Today was a tough day… very very mentally draining at my work. Its like I am juggling 100 balls at times in trying to remember all the things that I have to remember to do and remind other people to do. Lately I don’t cope so well with it. It makes me race on the inside, I don’t like it, and I don’t see the end in sight, which is the nature of my job but some days I wonder how will I keep up?

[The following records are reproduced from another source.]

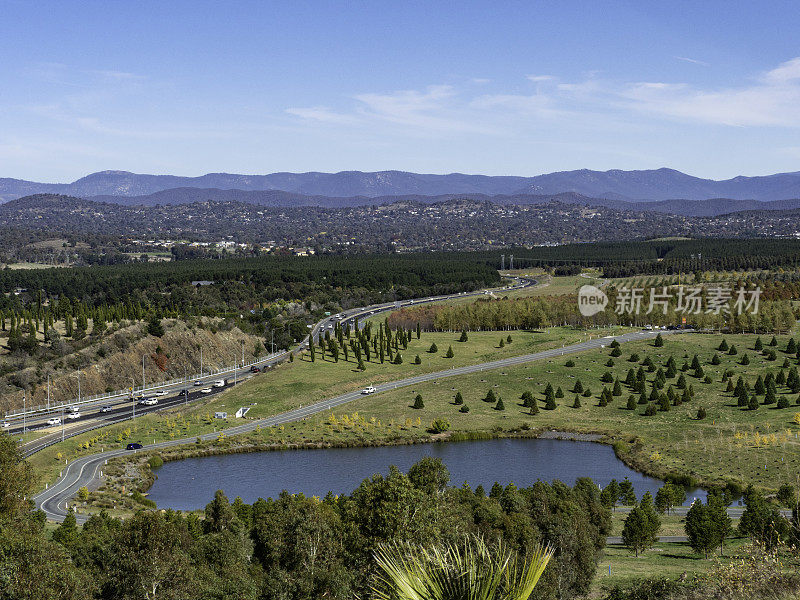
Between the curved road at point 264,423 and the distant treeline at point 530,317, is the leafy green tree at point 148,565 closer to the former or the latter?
the curved road at point 264,423

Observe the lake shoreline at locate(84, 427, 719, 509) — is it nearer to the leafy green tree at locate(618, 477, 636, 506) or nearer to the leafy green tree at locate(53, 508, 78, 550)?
the leafy green tree at locate(618, 477, 636, 506)

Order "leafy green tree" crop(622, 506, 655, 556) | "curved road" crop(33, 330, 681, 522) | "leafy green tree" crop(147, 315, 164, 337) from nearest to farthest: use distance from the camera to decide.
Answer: "leafy green tree" crop(622, 506, 655, 556) → "curved road" crop(33, 330, 681, 522) → "leafy green tree" crop(147, 315, 164, 337)

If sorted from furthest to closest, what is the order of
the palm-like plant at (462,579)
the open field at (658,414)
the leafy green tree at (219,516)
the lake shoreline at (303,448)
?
the open field at (658,414), the lake shoreline at (303,448), the leafy green tree at (219,516), the palm-like plant at (462,579)

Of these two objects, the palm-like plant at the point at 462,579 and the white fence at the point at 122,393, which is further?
the white fence at the point at 122,393

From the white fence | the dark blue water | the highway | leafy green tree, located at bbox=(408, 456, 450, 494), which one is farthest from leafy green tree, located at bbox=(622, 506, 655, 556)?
the white fence

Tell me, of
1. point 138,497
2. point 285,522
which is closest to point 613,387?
point 138,497

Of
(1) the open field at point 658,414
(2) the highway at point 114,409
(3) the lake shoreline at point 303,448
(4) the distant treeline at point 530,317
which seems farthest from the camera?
(4) the distant treeline at point 530,317

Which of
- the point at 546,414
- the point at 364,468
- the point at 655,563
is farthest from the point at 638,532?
the point at 546,414

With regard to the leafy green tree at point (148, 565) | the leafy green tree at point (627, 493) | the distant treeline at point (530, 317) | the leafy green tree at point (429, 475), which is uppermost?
the leafy green tree at point (148, 565)

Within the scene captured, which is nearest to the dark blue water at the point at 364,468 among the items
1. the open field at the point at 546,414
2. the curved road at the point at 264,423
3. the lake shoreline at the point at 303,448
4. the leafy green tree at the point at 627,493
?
the lake shoreline at the point at 303,448
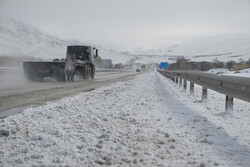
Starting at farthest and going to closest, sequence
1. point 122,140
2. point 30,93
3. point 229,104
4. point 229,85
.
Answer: point 30,93
point 229,104
point 229,85
point 122,140

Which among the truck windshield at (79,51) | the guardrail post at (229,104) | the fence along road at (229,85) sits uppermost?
the truck windshield at (79,51)

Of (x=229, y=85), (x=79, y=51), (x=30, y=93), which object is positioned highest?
(x=79, y=51)

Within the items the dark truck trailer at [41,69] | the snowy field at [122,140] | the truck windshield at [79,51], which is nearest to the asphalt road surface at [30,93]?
the snowy field at [122,140]

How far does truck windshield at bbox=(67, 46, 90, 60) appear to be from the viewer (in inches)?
816

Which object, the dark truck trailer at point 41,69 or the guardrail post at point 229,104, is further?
the dark truck trailer at point 41,69

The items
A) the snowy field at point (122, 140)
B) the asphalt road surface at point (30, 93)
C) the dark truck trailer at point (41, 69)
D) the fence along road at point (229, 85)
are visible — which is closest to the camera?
the snowy field at point (122, 140)

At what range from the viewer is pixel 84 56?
68.7 feet

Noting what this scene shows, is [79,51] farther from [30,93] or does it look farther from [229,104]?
[229,104]

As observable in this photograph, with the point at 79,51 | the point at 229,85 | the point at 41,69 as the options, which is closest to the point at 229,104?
the point at 229,85

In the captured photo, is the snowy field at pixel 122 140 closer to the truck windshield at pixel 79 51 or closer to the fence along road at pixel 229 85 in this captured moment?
the fence along road at pixel 229 85

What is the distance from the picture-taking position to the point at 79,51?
2083 centimetres

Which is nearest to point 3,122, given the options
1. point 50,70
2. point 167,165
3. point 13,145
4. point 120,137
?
point 13,145

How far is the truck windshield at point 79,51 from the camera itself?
68.0ft

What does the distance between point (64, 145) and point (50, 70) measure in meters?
13.9
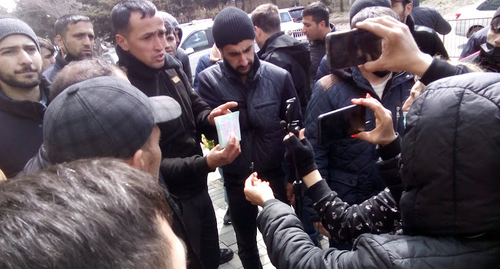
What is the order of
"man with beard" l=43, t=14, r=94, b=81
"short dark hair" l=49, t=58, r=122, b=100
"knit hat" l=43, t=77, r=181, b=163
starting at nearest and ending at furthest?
"knit hat" l=43, t=77, r=181, b=163 → "short dark hair" l=49, t=58, r=122, b=100 → "man with beard" l=43, t=14, r=94, b=81

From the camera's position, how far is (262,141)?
8.79ft

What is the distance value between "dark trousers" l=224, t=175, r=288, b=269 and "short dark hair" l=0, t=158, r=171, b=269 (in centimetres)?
198

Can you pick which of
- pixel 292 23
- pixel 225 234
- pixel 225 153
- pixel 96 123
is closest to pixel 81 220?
pixel 96 123

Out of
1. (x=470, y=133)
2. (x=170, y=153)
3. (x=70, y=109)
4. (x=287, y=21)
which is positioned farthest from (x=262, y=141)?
(x=287, y=21)

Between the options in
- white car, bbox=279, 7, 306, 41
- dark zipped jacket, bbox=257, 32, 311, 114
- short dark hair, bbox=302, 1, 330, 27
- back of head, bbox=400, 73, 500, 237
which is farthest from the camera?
white car, bbox=279, 7, 306, 41

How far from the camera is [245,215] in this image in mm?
2729

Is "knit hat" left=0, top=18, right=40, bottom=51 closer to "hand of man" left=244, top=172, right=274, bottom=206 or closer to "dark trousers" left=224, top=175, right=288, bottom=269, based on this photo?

Today I also had a lot of things on my mind. In particular someone that I was praying for. I had one of those days that God was in the forefront of my mind, despite my stress levels. Every time I took a little break I was praying and talking to God… and I could hear him… giving me His words and His wisdom. Verses started coming to me… just the ones that I needed, I was amazed and blessed, the verses I needed according to the prayers that were in my heart. He was giving me the promises to claim for this prayer need.
I praised Him as I walked around, and did my work, and in those spare moments that I had to myself I praised Him and it was such a joy… Talking to Him through the day was like life to my body soul and spirit.
Ask Him to speak to you and ask Him to give you ears to hear what he is saying to you and showing you… He will… and despite the stress you might be going through at the same time it will revitalise you.
His Word is life. Do not doubt it and do not brush it off.
His word creates framework for change to be built on.
Speak to Him, speak His Word, hear His words.